Of course this doesn't mean that we should "offer" our work for free willy-nilly, starving ourselves in the process. I don't think that's what he was getting at, and I hope people don't take "go out there and work for free" to be his central message (more on that in a later article, perhaps). I think what he's saying is that it's not only about the music.
Okay, yes, of course it's about the music. Most musicians I know were drawn to the art form, not the business. Let's be real. We like to get paid properly for our work, but we're not doing it to get rich, and most people aren't in it for the power or the glory. There is something intrinsically valuable about making music, and also about listening to it. But what is that "something" that we can't put our finger on?
Maybe we can put our finger on it after all.
All art is a form of communication, and we communicate in order to connect with others. Whether we're reading a novel to connect with an author who points out truths in new ways; whether we're looking at a painting that seems to draw us into a different world; whether we're listening to a choral work that seems to connect us with something larger than ourselves, some form of connection is taking place. Art makes us bigger than ourselves.
Why does that matter to a concert presenter? Well, actually, I think it's the most important aspect of what we do as musicians. We do what we do in order to bring people together. With live concert music, we gather people together in the same room (connection), share an emotional experience through listening (connection again), and if it's a truly special performance, we feel like we're approaching something higher than ourselves. Call it "being moved," call it "energy," call it "transcendence"--it's all a form of connection.
It falls to us as artists and presenters to figure out how to communicate and connect in a powerful way. And I think it's time we start to think of these aspects of the concert experience as essential, not as perks or add-ons.
Here are a few of things we do to enhance the sense of connection at Pocket Concerts:
1. Make it personal. As much as possible, we get to know the hosts and audience members on a personal level. This makes the experience more meaningful from start to finish, not only for the audience, but also for the performers.
2. Tell a story.Whether it's about why you love the music you're playing, a funny anecdote about the composer's life, or just a story about your life, stories make the music more relatable and more memorable.
3. Elicit an emotional reaction before you play. Whether it's laughter or nostalgia, "sharing a moment" opens people up to a more powerful listening experience. It can be as simple as making yourself look silly and getting a giggle from a few people, or inviting people to think about an important moment or person in their lives.

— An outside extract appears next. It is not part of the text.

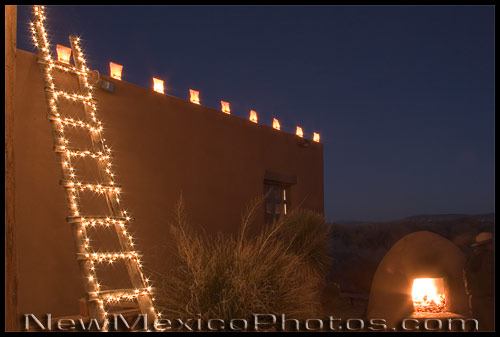 A ladder decorated with Christmas lights is accompanied by electric luminarias and a blazing fire in an horno at Coronado State Monument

4. Play (or sing) your heart out, and encourage the audience to meet you halfway. Remember that the audience is there to listen, share an emotional experience, and to enjoy themselves, not to judge you. If we don't pour our hearts into what we do, we all lose out on a a tremendous opportunity to connect on an emotional level.
5. Stay in touch. When the concert is over, the work has just begun. We work hard to stay in touch with our audiences through our mailing list, social media platforms, personal thank-you emails and cards, special events for our hosts, musicians, and our biggest fans. This back-and-forth communication reminds people that they are participants in the music-making, not just consumers. Every personality in the room adds something to a live concert experience. In fact, our community is the lifeblood of what we do, and and we can't take that for granted.
Here are a few questions that we keep in mind before, during, and after our concerts:
What is the audience getting out of the experience?
How can we enhance the listening experience without compromising the music?
How can we create a concert environment in which people let their guard down and let the music affect them emotionally?
How can we make it clear to people that by listening, they become part of the performance? How can we encourage active listening?
What aspect of the music is meaningful to me and to the audience? How can I illuminate that?
On a grander scale, what's the point? Why perform?